Baba

Çocukluğumun erişilmez dev yürekli dev adamı,
Binbaşı üniforman içinde ne kadar heybetliydin,
Her çocuk gibi anılar benimde kayıtlı hafızamda.

On iki mart günü küçücük kalmıştın yatağında,
Ölümün soğuk eli dokunurken tenine,
Birde benim ellerimdi dolaşan ak saçlarında.

İçimde volkanlar patlamıştı, seslenmek istedim,
Baba nereye baba, annem gibi gitme sende,
Kimbilir, belki de buluşmaya gidiyordun annemle.

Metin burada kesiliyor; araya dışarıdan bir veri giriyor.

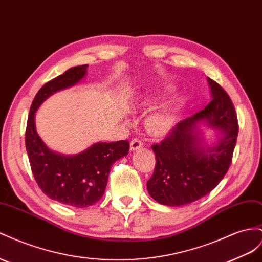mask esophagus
<instances>
[{
    "label": "esophagus",
    "instance_id": "esophagus-1",
    "mask_svg": "<svg viewBox=\"0 0 262 262\" xmlns=\"http://www.w3.org/2000/svg\"><path fill=\"white\" fill-rule=\"evenodd\" d=\"M142 146H143L142 141H141L140 139H133L131 141V144H130V150L136 151V150H139V148H141Z\"/></svg>",
    "mask_w": 262,
    "mask_h": 262
}]
</instances>
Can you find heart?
Returning a JSON list of instances; mask_svg holds the SVG:
<instances>
[{"label":"heart","mask_w":262,"mask_h":262,"mask_svg":"<svg viewBox=\"0 0 262 262\" xmlns=\"http://www.w3.org/2000/svg\"><path fill=\"white\" fill-rule=\"evenodd\" d=\"M165 124V116L164 115H154L147 120V128L151 131H160L163 129Z\"/></svg>","instance_id":"1"}]
</instances>
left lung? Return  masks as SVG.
<instances>
[{"label": "left lung", "mask_w": 262, "mask_h": 262, "mask_svg": "<svg viewBox=\"0 0 262 262\" xmlns=\"http://www.w3.org/2000/svg\"><path fill=\"white\" fill-rule=\"evenodd\" d=\"M213 99L203 110L182 120L165 138L151 147L155 168L147 181V190L158 203L183 206L210 193L227 173L237 142L238 119L229 95L208 78ZM206 119L222 129L224 137L211 148L200 144L195 124Z\"/></svg>", "instance_id": "1"}]
</instances>
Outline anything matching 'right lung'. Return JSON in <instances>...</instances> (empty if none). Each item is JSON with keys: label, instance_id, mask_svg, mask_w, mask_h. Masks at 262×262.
Segmentation results:
<instances>
[{"label": "right lung", "instance_id": "right-lung-1", "mask_svg": "<svg viewBox=\"0 0 262 262\" xmlns=\"http://www.w3.org/2000/svg\"><path fill=\"white\" fill-rule=\"evenodd\" d=\"M87 67L70 68L38 90L31 105L25 131L28 160L39 188L49 199L77 208L91 206L103 196L111 166L129 153V141L99 142L77 155H60L49 150L38 137L34 115L49 96L78 82Z\"/></svg>", "mask_w": 262, "mask_h": 262}]
</instances>
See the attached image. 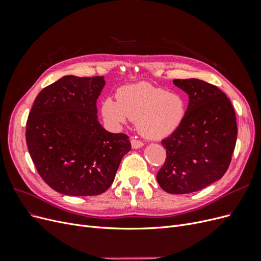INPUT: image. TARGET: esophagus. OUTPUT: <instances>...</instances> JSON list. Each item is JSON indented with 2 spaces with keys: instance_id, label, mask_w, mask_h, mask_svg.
<instances>
[{
  "instance_id": "obj_1",
  "label": "esophagus",
  "mask_w": 261,
  "mask_h": 261,
  "mask_svg": "<svg viewBox=\"0 0 261 261\" xmlns=\"http://www.w3.org/2000/svg\"><path fill=\"white\" fill-rule=\"evenodd\" d=\"M130 144H132V147H133L134 149H138V148H141V147L144 146V143H143V141L137 140V139H132Z\"/></svg>"
}]
</instances>
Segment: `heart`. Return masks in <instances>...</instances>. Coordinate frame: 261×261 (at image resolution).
<instances>
[{"label": "heart", "mask_w": 261, "mask_h": 261, "mask_svg": "<svg viewBox=\"0 0 261 261\" xmlns=\"http://www.w3.org/2000/svg\"><path fill=\"white\" fill-rule=\"evenodd\" d=\"M117 101L107 98L101 112L113 126H123L128 118L136 121L140 134L149 139L167 137L183 123L186 114L184 98L149 83L124 86L118 89Z\"/></svg>", "instance_id": "b5f03b06"}]
</instances>
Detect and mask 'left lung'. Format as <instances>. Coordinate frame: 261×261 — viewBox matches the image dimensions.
<instances>
[{
    "instance_id": "1",
    "label": "left lung",
    "mask_w": 261,
    "mask_h": 261,
    "mask_svg": "<svg viewBox=\"0 0 261 261\" xmlns=\"http://www.w3.org/2000/svg\"><path fill=\"white\" fill-rule=\"evenodd\" d=\"M188 94L183 123L162 140L167 159L156 174L170 194H189L224 175L234 151L238 125L231 101L217 86L197 78L173 81Z\"/></svg>"
}]
</instances>
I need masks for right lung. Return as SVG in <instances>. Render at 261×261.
<instances>
[{"label": "right lung", "mask_w": 261, "mask_h": 261, "mask_svg": "<svg viewBox=\"0 0 261 261\" xmlns=\"http://www.w3.org/2000/svg\"><path fill=\"white\" fill-rule=\"evenodd\" d=\"M103 76L67 75L43 88L28 116L26 141L42 179L68 196H96L113 183L128 136L98 121L97 99Z\"/></svg>", "instance_id": "add662e5"}]
</instances>
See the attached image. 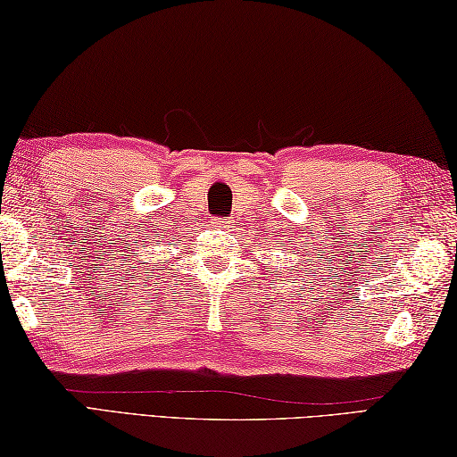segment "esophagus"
Here are the masks:
<instances>
[{"label": "esophagus", "instance_id": "esophagus-1", "mask_svg": "<svg viewBox=\"0 0 457 457\" xmlns=\"http://www.w3.org/2000/svg\"><path fill=\"white\" fill-rule=\"evenodd\" d=\"M214 225H219V227H227L228 225V220H214Z\"/></svg>", "mask_w": 457, "mask_h": 457}]
</instances>
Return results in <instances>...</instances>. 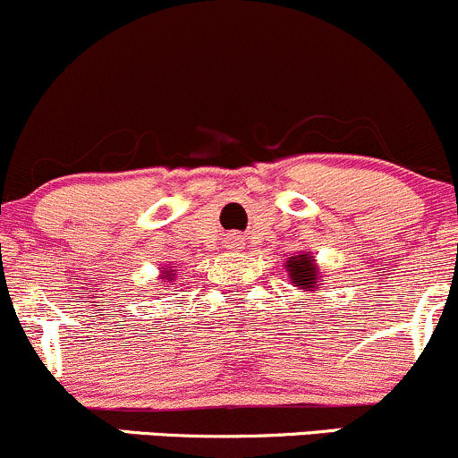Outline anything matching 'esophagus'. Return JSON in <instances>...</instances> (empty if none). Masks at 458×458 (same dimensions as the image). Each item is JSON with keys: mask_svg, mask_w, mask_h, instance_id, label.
Listing matches in <instances>:
<instances>
[{"mask_svg": "<svg viewBox=\"0 0 458 458\" xmlns=\"http://www.w3.org/2000/svg\"><path fill=\"white\" fill-rule=\"evenodd\" d=\"M230 246H239V237H230Z\"/></svg>", "mask_w": 458, "mask_h": 458, "instance_id": "obj_1", "label": "esophagus"}]
</instances>
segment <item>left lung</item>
<instances>
[{"mask_svg": "<svg viewBox=\"0 0 458 458\" xmlns=\"http://www.w3.org/2000/svg\"><path fill=\"white\" fill-rule=\"evenodd\" d=\"M290 281L299 288H315L317 285V266L308 255H297L288 261Z\"/></svg>", "mask_w": 458, "mask_h": 458, "instance_id": "1", "label": "left lung"}]
</instances>
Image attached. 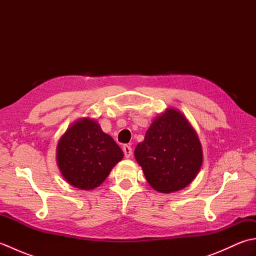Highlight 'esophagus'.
<instances>
[{"label": "esophagus", "instance_id": "1", "mask_svg": "<svg viewBox=\"0 0 256 256\" xmlns=\"http://www.w3.org/2000/svg\"><path fill=\"white\" fill-rule=\"evenodd\" d=\"M123 152H124V156L126 157V158H128V157L132 155V148L130 145H124Z\"/></svg>", "mask_w": 256, "mask_h": 256}]
</instances>
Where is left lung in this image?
Listing matches in <instances>:
<instances>
[{
  "instance_id": "8db88e82",
  "label": "left lung",
  "mask_w": 256,
  "mask_h": 256,
  "mask_svg": "<svg viewBox=\"0 0 256 256\" xmlns=\"http://www.w3.org/2000/svg\"><path fill=\"white\" fill-rule=\"evenodd\" d=\"M134 156L150 186L162 194L187 187L204 162L197 132L175 108H167L153 120Z\"/></svg>"
}]
</instances>
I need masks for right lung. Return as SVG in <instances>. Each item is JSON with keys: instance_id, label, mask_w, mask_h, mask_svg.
<instances>
[{"instance_id": "right-lung-1", "label": "right lung", "mask_w": 256, "mask_h": 256, "mask_svg": "<svg viewBox=\"0 0 256 256\" xmlns=\"http://www.w3.org/2000/svg\"><path fill=\"white\" fill-rule=\"evenodd\" d=\"M122 158L118 145L89 116L70 125L56 148L57 165L64 180L81 190L99 187Z\"/></svg>"}]
</instances>
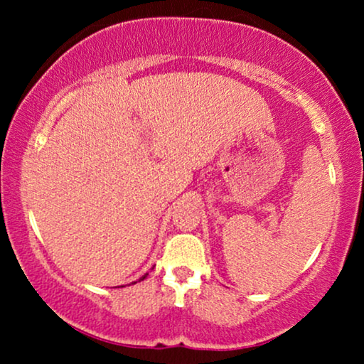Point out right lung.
<instances>
[{
	"mask_svg": "<svg viewBox=\"0 0 364 364\" xmlns=\"http://www.w3.org/2000/svg\"><path fill=\"white\" fill-rule=\"evenodd\" d=\"M144 278H146V275H144V277H142V278H141V280H144ZM134 283H137V282H134Z\"/></svg>",
	"mask_w": 364,
	"mask_h": 364,
	"instance_id": "obj_1",
	"label": "right lung"
}]
</instances>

Hep sert adam rolleri oynadın, ömrümce korktum,
Uyur taklidi yapardım gece üstümü örtmeye geldiğinde,
Bir dokunuş bir öpüş beklerdim uykulu gözlerimle.

Sonsuzluğa gittiğin gün şaşkındım, ağlayamadım,
İçim katıldı, yüreğim kasıldı, tutuştum, yandım,
Ne yani, yarın yokmuydun, inanamadım.

Baba bahar geldi, bak aylardan mart,
Bahçe de sardunya saksıların bekliyor,
Ayva ilaçlanacak, güller budanacak, kalk.

Mavi balkonlu yuvamız yok artık baba,
Sen gidince anıları yap satçıya verdik,
Görseydin mutlu olurmuydun acaba.

Güvercinleri mi uçurduğum kümes,
Sokak köpeklerini beslediğim kulübe,
Gömüldü gitti eski bahçeyle birlikte.

Nasılda kızardım içimden iş buyurduğunda,
Havuz temizlenecek, çiçekler sulanacak derdin,
Aklım kalırdı oyuna çağıran mahalle arkadaşlarımda.

Üç fidan getirmiştin, iki kavak, bir çınar,
Birlikte dikmiştik seninle, el ele
Baba çınar bu gün tam kırk yedisinde.

Bak evlat, git bir teneke su getir demiştin,
Nasılda geçmiş acımasız zaman, on birindeydim,
Çınara değil suyu üzerime devirmiştim.

Anıların rahat bırakmıyor bir türlü baba,
Geceleri uykularımda, düşlerimdesin,
Çatılmasın artık kaşların ne olur çocuk suçlarımda.

İçimde ki çocuk büyümedi, büyütemedim,
Misketleri mi, uçurtma mı, torneti mi istiyorum,
Ama biliyormusun en çok seni özlüyorum.

Altmış ikiden tavşan yapmayı öğretmiştin,
Kağıda kurşun kalemle çizerek, sessiz sessiz,
Yaşımdan tavşan çıkaramadım oldum elli sekiz.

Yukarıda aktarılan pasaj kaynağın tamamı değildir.